New Duty to Prepare and Obtain Approval of Prospectuses

Until now, Swiss prospectus requirements were incomplete and partially outdated. The duty to prepare an issuance prospectus was based on private law rules in the Swiss Code of Obligations and was not enforced by a public authority. Except for issuers listed at Swiss stock exchanges, there was no obligation to file or obtain the approval for a prospectus under Swiss law. FinSA takes on the model of the EU-Prospectus Regulation and introduces into Swiss law a regulatory obligation to prepare a prospectus in connection with any public offering of securities or the admission of securities to trading on a trading venue. This entails a radical change in the Swiss regulatory regime, where securities offerings were previously only subject to limited disclosure requirements in connection with the issuance of new securities and more extensive ones applying to a listing in Switzerland. Under the new regime, all prospectuses will be subject to an approval process, carried out ex ante, as a rule, under a new regulatory body, the Review Board (Prüfstelle), which will review them for formal completeness, consistency and clarity.

Scope and Exemptions

The obligation to prepare a prospectus will be triggered by a public offering to subscribe or purchase securities as well as by the admission to trading of securities on a Swiss trading venue. It will therefore cover both primary and secondary market offerings and will apply not only to the issuer but to any person who makes a public offer or seeks the admission to trading of a security. From a territorial perspective, only public offerings in Switzerland and admission to trading on a Swiss trading venue will be subject to the act.

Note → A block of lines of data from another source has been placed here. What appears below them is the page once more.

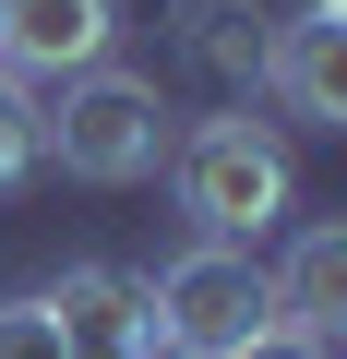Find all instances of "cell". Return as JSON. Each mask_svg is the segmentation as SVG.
<instances>
[{
	"label": "cell",
	"mask_w": 347,
	"mask_h": 359,
	"mask_svg": "<svg viewBox=\"0 0 347 359\" xmlns=\"http://www.w3.org/2000/svg\"><path fill=\"white\" fill-rule=\"evenodd\" d=\"M168 144H180V108H168L156 72H60L48 108H36V156H60V180H84V192H132V180L168 168Z\"/></svg>",
	"instance_id": "1"
},
{
	"label": "cell",
	"mask_w": 347,
	"mask_h": 359,
	"mask_svg": "<svg viewBox=\"0 0 347 359\" xmlns=\"http://www.w3.org/2000/svg\"><path fill=\"white\" fill-rule=\"evenodd\" d=\"M168 192H180V216H192V240H264V228H287V204H299V168H287V132L275 120H252V108H216V120H192L180 144H168Z\"/></svg>",
	"instance_id": "2"
},
{
	"label": "cell",
	"mask_w": 347,
	"mask_h": 359,
	"mask_svg": "<svg viewBox=\"0 0 347 359\" xmlns=\"http://www.w3.org/2000/svg\"><path fill=\"white\" fill-rule=\"evenodd\" d=\"M144 299H156V347H168V359H228V347H252V335L275 323V287H264V264H252L240 240L168 252V264L144 276Z\"/></svg>",
	"instance_id": "3"
},
{
	"label": "cell",
	"mask_w": 347,
	"mask_h": 359,
	"mask_svg": "<svg viewBox=\"0 0 347 359\" xmlns=\"http://www.w3.org/2000/svg\"><path fill=\"white\" fill-rule=\"evenodd\" d=\"M36 299H48L60 359H168L156 347V299L120 264H60V287H36Z\"/></svg>",
	"instance_id": "4"
},
{
	"label": "cell",
	"mask_w": 347,
	"mask_h": 359,
	"mask_svg": "<svg viewBox=\"0 0 347 359\" xmlns=\"http://www.w3.org/2000/svg\"><path fill=\"white\" fill-rule=\"evenodd\" d=\"M264 96L299 132H347V13H287L264 25Z\"/></svg>",
	"instance_id": "5"
},
{
	"label": "cell",
	"mask_w": 347,
	"mask_h": 359,
	"mask_svg": "<svg viewBox=\"0 0 347 359\" xmlns=\"http://www.w3.org/2000/svg\"><path fill=\"white\" fill-rule=\"evenodd\" d=\"M120 48V0H0V72L60 84Z\"/></svg>",
	"instance_id": "6"
},
{
	"label": "cell",
	"mask_w": 347,
	"mask_h": 359,
	"mask_svg": "<svg viewBox=\"0 0 347 359\" xmlns=\"http://www.w3.org/2000/svg\"><path fill=\"white\" fill-rule=\"evenodd\" d=\"M264 287H275V335L335 347V335H347V228L311 216V228L287 240V264H264Z\"/></svg>",
	"instance_id": "7"
},
{
	"label": "cell",
	"mask_w": 347,
	"mask_h": 359,
	"mask_svg": "<svg viewBox=\"0 0 347 359\" xmlns=\"http://www.w3.org/2000/svg\"><path fill=\"white\" fill-rule=\"evenodd\" d=\"M180 60L240 108L264 84V13H252V0H180Z\"/></svg>",
	"instance_id": "8"
},
{
	"label": "cell",
	"mask_w": 347,
	"mask_h": 359,
	"mask_svg": "<svg viewBox=\"0 0 347 359\" xmlns=\"http://www.w3.org/2000/svg\"><path fill=\"white\" fill-rule=\"evenodd\" d=\"M36 180V84L0 72V192H25Z\"/></svg>",
	"instance_id": "9"
},
{
	"label": "cell",
	"mask_w": 347,
	"mask_h": 359,
	"mask_svg": "<svg viewBox=\"0 0 347 359\" xmlns=\"http://www.w3.org/2000/svg\"><path fill=\"white\" fill-rule=\"evenodd\" d=\"M0 359H60V335H48V299H0Z\"/></svg>",
	"instance_id": "10"
},
{
	"label": "cell",
	"mask_w": 347,
	"mask_h": 359,
	"mask_svg": "<svg viewBox=\"0 0 347 359\" xmlns=\"http://www.w3.org/2000/svg\"><path fill=\"white\" fill-rule=\"evenodd\" d=\"M228 359H335V347H311V335H275V323H264V335H252V347H228Z\"/></svg>",
	"instance_id": "11"
},
{
	"label": "cell",
	"mask_w": 347,
	"mask_h": 359,
	"mask_svg": "<svg viewBox=\"0 0 347 359\" xmlns=\"http://www.w3.org/2000/svg\"><path fill=\"white\" fill-rule=\"evenodd\" d=\"M311 13H347V0H311Z\"/></svg>",
	"instance_id": "12"
}]
</instances>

In contrast, foreign offerings will not be subject to this obligation, even if they relate to securities issued by Swiss issuers.

The term 'offer' is defined in FinSA to include any invitation to acquire financial instruments that includes sufficient information on the terms of the offering and the financial instrument. This definition also includes the transmission of offers, but will not extend to inquiries around a general investor interest in a security, through pre-sounding or 'testing the water'. The legislative material and the draft FinSO suggest that the term 'public offering' should be construed broadly. Any offer to an undetermined circle of persons will be deemed to be a public offering.

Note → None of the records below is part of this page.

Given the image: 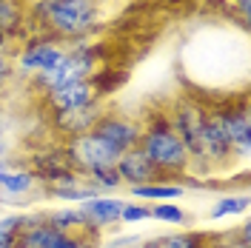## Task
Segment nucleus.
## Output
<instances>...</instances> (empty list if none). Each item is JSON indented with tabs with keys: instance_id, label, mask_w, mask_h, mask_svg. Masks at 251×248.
I'll return each mask as SVG.
<instances>
[{
	"instance_id": "nucleus-1",
	"label": "nucleus",
	"mask_w": 251,
	"mask_h": 248,
	"mask_svg": "<svg viewBox=\"0 0 251 248\" xmlns=\"http://www.w3.org/2000/svg\"><path fill=\"white\" fill-rule=\"evenodd\" d=\"M103 9L89 0H34L29 3V20L34 31L57 37L60 43L75 37H94L103 26Z\"/></svg>"
},
{
	"instance_id": "nucleus-2",
	"label": "nucleus",
	"mask_w": 251,
	"mask_h": 248,
	"mask_svg": "<svg viewBox=\"0 0 251 248\" xmlns=\"http://www.w3.org/2000/svg\"><path fill=\"white\" fill-rule=\"evenodd\" d=\"M140 131V149L143 154L149 157V163L154 166V171L166 180H177L191 171V157H188L186 146L180 143V137L172 131V125L166 120V111H151L143 120Z\"/></svg>"
},
{
	"instance_id": "nucleus-3",
	"label": "nucleus",
	"mask_w": 251,
	"mask_h": 248,
	"mask_svg": "<svg viewBox=\"0 0 251 248\" xmlns=\"http://www.w3.org/2000/svg\"><path fill=\"white\" fill-rule=\"evenodd\" d=\"M211 117L217 120V125L223 128V134L231 146V154L237 163H246L251 151V111L246 94H231L226 103H214L208 106Z\"/></svg>"
},
{
	"instance_id": "nucleus-4",
	"label": "nucleus",
	"mask_w": 251,
	"mask_h": 248,
	"mask_svg": "<svg viewBox=\"0 0 251 248\" xmlns=\"http://www.w3.org/2000/svg\"><path fill=\"white\" fill-rule=\"evenodd\" d=\"M163 111H166V120L172 125V131L186 146L188 157H191V171H194L197 163H200V125L205 120L208 106H205L203 100L191 97V94H180Z\"/></svg>"
},
{
	"instance_id": "nucleus-5",
	"label": "nucleus",
	"mask_w": 251,
	"mask_h": 248,
	"mask_svg": "<svg viewBox=\"0 0 251 248\" xmlns=\"http://www.w3.org/2000/svg\"><path fill=\"white\" fill-rule=\"evenodd\" d=\"M63 54H66V46H63L57 37H49V34L34 31L23 43H17L15 51H12L15 77L31 80L34 74H40V72H46L51 66H57L63 60Z\"/></svg>"
},
{
	"instance_id": "nucleus-6",
	"label": "nucleus",
	"mask_w": 251,
	"mask_h": 248,
	"mask_svg": "<svg viewBox=\"0 0 251 248\" xmlns=\"http://www.w3.org/2000/svg\"><path fill=\"white\" fill-rule=\"evenodd\" d=\"M60 146H63V154H66L69 169L77 171L80 177H89V174H94V171H100V169H111L120 160V154L111 149L109 143H103L92 131L80 134L75 140H66Z\"/></svg>"
},
{
	"instance_id": "nucleus-7",
	"label": "nucleus",
	"mask_w": 251,
	"mask_h": 248,
	"mask_svg": "<svg viewBox=\"0 0 251 248\" xmlns=\"http://www.w3.org/2000/svg\"><path fill=\"white\" fill-rule=\"evenodd\" d=\"M140 131H143L140 120H134L131 114H126V111H114V109L103 111L100 120H97L94 128H92V134H97L103 143H109L117 154H126V151L137 149V143H140Z\"/></svg>"
},
{
	"instance_id": "nucleus-8",
	"label": "nucleus",
	"mask_w": 251,
	"mask_h": 248,
	"mask_svg": "<svg viewBox=\"0 0 251 248\" xmlns=\"http://www.w3.org/2000/svg\"><path fill=\"white\" fill-rule=\"evenodd\" d=\"M43 200L40 180L26 163H15L12 169L0 177V205H15V208H29L31 202Z\"/></svg>"
},
{
	"instance_id": "nucleus-9",
	"label": "nucleus",
	"mask_w": 251,
	"mask_h": 248,
	"mask_svg": "<svg viewBox=\"0 0 251 248\" xmlns=\"http://www.w3.org/2000/svg\"><path fill=\"white\" fill-rule=\"evenodd\" d=\"M109 109L106 100H92L86 106H77V109H69V111H54L49 114V128L57 134L60 143L66 140H75L80 134H89L94 128V123L100 120V114Z\"/></svg>"
},
{
	"instance_id": "nucleus-10",
	"label": "nucleus",
	"mask_w": 251,
	"mask_h": 248,
	"mask_svg": "<svg viewBox=\"0 0 251 248\" xmlns=\"http://www.w3.org/2000/svg\"><path fill=\"white\" fill-rule=\"evenodd\" d=\"M126 200L120 194H97L92 200L80 202V214L86 220V231L89 234H100L103 231H120V211H123Z\"/></svg>"
},
{
	"instance_id": "nucleus-11",
	"label": "nucleus",
	"mask_w": 251,
	"mask_h": 248,
	"mask_svg": "<svg viewBox=\"0 0 251 248\" xmlns=\"http://www.w3.org/2000/svg\"><path fill=\"white\" fill-rule=\"evenodd\" d=\"M92 100H100V97L94 94L92 80H72V83H60V86H54L51 92H46L43 97H40V103H43V109H46L49 114L77 109V106H86V103H92Z\"/></svg>"
},
{
	"instance_id": "nucleus-12",
	"label": "nucleus",
	"mask_w": 251,
	"mask_h": 248,
	"mask_svg": "<svg viewBox=\"0 0 251 248\" xmlns=\"http://www.w3.org/2000/svg\"><path fill=\"white\" fill-rule=\"evenodd\" d=\"M114 169H117L120 180H123V188L149 186V183H157V180H160V174L154 171V166L149 163V157L143 154L140 149H131V151L120 154V160H117Z\"/></svg>"
},
{
	"instance_id": "nucleus-13",
	"label": "nucleus",
	"mask_w": 251,
	"mask_h": 248,
	"mask_svg": "<svg viewBox=\"0 0 251 248\" xmlns=\"http://www.w3.org/2000/svg\"><path fill=\"white\" fill-rule=\"evenodd\" d=\"M29 169L37 174V180H40V186L49 183V180H54L57 174L69 169V163H66V154H63V146H46V149H40V151H34L29 157Z\"/></svg>"
},
{
	"instance_id": "nucleus-14",
	"label": "nucleus",
	"mask_w": 251,
	"mask_h": 248,
	"mask_svg": "<svg viewBox=\"0 0 251 248\" xmlns=\"http://www.w3.org/2000/svg\"><path fill=\"white\" fill-rule=\"evenodd\" d=\"M40 211H43V223L51 225L54 231L63 234L86 231V220H83L77 205H51V208H40Z\"/></svg>"
},
{
	"instance_id": "nucleus-15",
	"label": "nucleus",
	"mask_w": 251,
	"mask_h": 248,
	"mask_svg": "<svg viewBox=\"0 0 251 248\" xmlns=\"http://www.w3.org/2000/svg\"><path fill=\"white\" fill-rule=\"evenodd\" d=\"M26 17H29L26 0H0V31H6L15 43L23 37Z\"/></svg>"
},
{
	"instance_id": "nucleus-16",
	"label": "nucleus",
	"mask_w": 251,
	"mask_h": 248,
	"mask_svg": "<svg viewBox=\"0 0 251 248\" xmlns=\"http://www.w3.org/2000/svg\"><path fill=\"white\" fill-rule=\"evenodd\" d=\"M149 243L151 248H211V237L197 228H186V231H169L151 237Z\"/></svg>"
},
{
	"instance_id": "nucleus-17",
	"label": "nucleus",
	"mask_w": 251,
	"mask_h": 248,
	"mask_svg": "<svg viewBox=\"0 0 251 248\" xmlns=\"http://www.w3.org/2000/svg\"><path fill=\"white\" fill-rule=\"evenodd\" d=\"M126 191H128V197H134V200H140V202H172V200L186 197V188L183 186H177V183H163V180L149 183V186L126 188Z\"/></svg>"
},
{
	"instance_id": "nucleus-18",
	"label": "nucleus",
	"mask_w": 251,
	"mask_h": 248,
	"mask_svg": "<svg viewBox=\"0 0 251 248\" xmlns=\"http://www.w3.org/2000/svg\"><path fill=\"white\" fill-rule=\"evenodd\" d=\"M249 211V194H223L217 200L211 202L208 208V220L211 223H220V220H231V217H240Z\"/></svg>"
},
{
	"instance_id": "nucleus-19",
	"label": "nucleus",
	"mask_w": 251,
	"mask_h": 248,
	"mask_svg": "<svg viewBox=\"0 0 251 248\" xmlns=\"http://www.w3.org/2000/svg\"><path fill=\"white\" fill-rule=\"evenodd\" d=\"M128 80V72H117V66H109L103 63L97 72L92 74V86H94V94L100 100H109V94H114L120 86Z\"/></svg>"
},
{
	"instance_id": "nucleus-20",
	"label": "nucleus",
	"mask_w": 251,
	"mask_h": 248,
	"mask_svg": "<svg viewBox=\"0 0 251 248\" xmlns=\"http://www.w3.org/2000/svg\"><path fill=\"white\" fill-rule=\"evenodd\" d=\"M149 214L160 225H183V223H188V211L177 202H151Z\"/></svg>"
},
{
	"instance_id": "nucleus-21",
	"label": "nucleus",
	"mask_w": 251,
	"mask_h": 248,
	"mask_svg": "<svg viewBox=\"0 0 251 248\" xmlns=\"http://www.w3.org/2000/svg\"><path fill=\"white\" fill-rule=\"evenodd\" d=\"M89 186L97 191V194H117L120 188H123V180H120V174H117V169L111 166V169H100L94 171V174H89V177H83Z\"/></svg>"
},
{
	"instance_id": "nucleus-22",
	"label": "nucleus",
	"mask_w": 251,
	"mask_h": 248,
	"mask_svg": "<svg viewBox=\"0 0 251 248\" xmlns=\"http://www.w3.org/2000/svg\"><path fill=\"white\" fill-rule=\"evenodd\" d=\"M146 220H151L149 214V202H137V200H126L123 211H120V225H140Z\"/></svg>"
},
{
	"instance_id": "nucleus-23",
	"label": "nucleus",
	"mask_w": 251,
	"mask_h": 248,
	"mask_svg": "<svg viewBox=\"0 0 251 248\" xmlns=\"http://www.w3.org/2000/svg\"><path fill=\"white\" fill-rule=\"evenodd\" d=\"M15 66H12V57H3L0 54V92L3 89H9L12 83H15Z\"/></svg>"
},
{
	"instance_id": "nucleus-24",
	"label": "nucleus",
	"mask_w": 251,
	"mask_h": 248,
	"mask_svg": "<svg viewBox=\"0 0 251 248\" xmlns=\"http://www.w3.org/2000/svg\"><path fill=\"white\" fill-rule=\"evenodd\" d=\"M134 243H140V237L128 234V237H111L106 243H100V248H128V246H134Z\"/></svg>"
},
{
	"instance_id": "nucleus-25",
	"label": "nucleus",
	"mask_w": 251,
	"mask_h": 248,
	"mask_svg": "<svg viewBox=\"0 0 251 248\" xmlns=\"http://www.w3.org/2000/svg\"><path fill=\"white\" fill-rule=\"evenodd\" d=\"M15 46H17L15 40H12V37H9L6 31H0V54H3V57H12Z\"/></svg>"
},
{
	"instance_id": "nucleus-26",
	"label": "nucleus",
	"mask_w": 251,
	"mask_h": 248,
	"mask_svg": "<svg viewBox=\"0 0 251 248\" xmlns=\"http://www.w3.org/2000/svg\"><path fill=\"white\" fill-rule=\"evenodd\" d=\"M237 12H240V23H243V29L249 26V0H234Z\"/></svg>"
},
{
	"instance_id": "nucleus-27",
	"label": "nucleus",
	"mask_w": 251,
	"mask_h": 248,
	"mask_svg": "<svg viewBox=\"0 0 251 248\" xmlns=\"http://www.w3.org/2000/svg\"><path fill=\"white\" fill-rule=\"evenodd\" d=\"M17 160L15 157H0V177H3V174H6V171L12 169V166H15Z\"/></svg>"
},
{
	"instance_id": "nucleus-28",
	"label": "nucleus",
	"mask_w": 251,
	"mask_h": 248,
	"mask_svg": "<svg viewBox=\"0 0 251 248\" xmlns=\"http://www.w3.org/2000/svg\"><path fill=\"white\" fill-rule=\"evenodd\" d=\"M128 248H151V243L149 240H140V243H134V246H128Z\"/></svg>"
},
{
	"instance_id": "nucleus-29",
	"label": "nucleus",
	"mask_w": 251,
	"mask_h": 248,
	"mask_svg": "<svg viewBox=\"0 0 251 248\" xmlns=\"http://www.w3.org/2000/svg\"><path fill=\"white\" fill-rule=\"evenodd\" d=\"M89 3H94V6H100V9H103V6H106L109 0H89Z\"/></svg>"
}]
</instances>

The obligation to prepare a prospectus will be subject to various exemptions modelled to a large extent on the EU Prospectus Regulation. Among others, public offers

  • to professional investors,
  • to fewer than 500 investors,
  • to investors who acquire securities for a consideration in excess of CHF 100,000
  • for securities with a denomination of more than CHF 100,000 or
  • raising less than CHF 8 million in total over a period of twelve months

will be exempt from the obligation to prepare a prospectus.

Similarly, various types of transactions with securities will be exempt from the obligation to issue a prospectus. This includes, among others, securities offered in connection with the exercise of options or conversion rights, securities offered to directors, executive management or employees, or stock dividends. Also securities offered or issued in connection with public takeovers, and various corporate transactions (e.g. mergers, spin-offs) are exempted, provided information that is equivalent to that required for a prospectus is available.

Furthermore, the FinSA provides for exemptions relating to the admission of trading for securities that are already admitted to trading on another trading venue in Switzerland or on a recognized foreign trading venue which is subject to appropriate regulation, supervision and transparency. Exemptions also apply to the admission of new securities of the same type as already admitted securities (i) of less than 20% during twelve months or (ii) issued in connection with the conversion of exchange of financial instruments or the exercise of rights related to such instruments.

Content of the Prospectus

In line with EU law and, to a large extent, the rules of the SIX Swiss Exchange, but marking a departure from the outdated rules of the Swiss Code of Obligations, FinSA provides that the prospectus must include information on:

  • the issuer, including its board, management, auditor and any other relevant body, the financial statements, and important prospects, risks and litigation;
  • the securities, namely the rights, obligations and risks associated with them, and;
  • the offering, including the placement and the estimated proceeds.

Furthermore, FinSA will require issuers to prepare a summary.

In this context, the draft FinSO includes five schedules detailing the minimum requirements concerning the content of the prospectus.

FinSA allows prospectuses to be issued in several parts, namely a registration document, a description of the securities and a summary. Furthermore, issuers, including banks and securities firms, will be allowed to issue securities under an offering program, based on a base prospectus that will be completed later with final terms.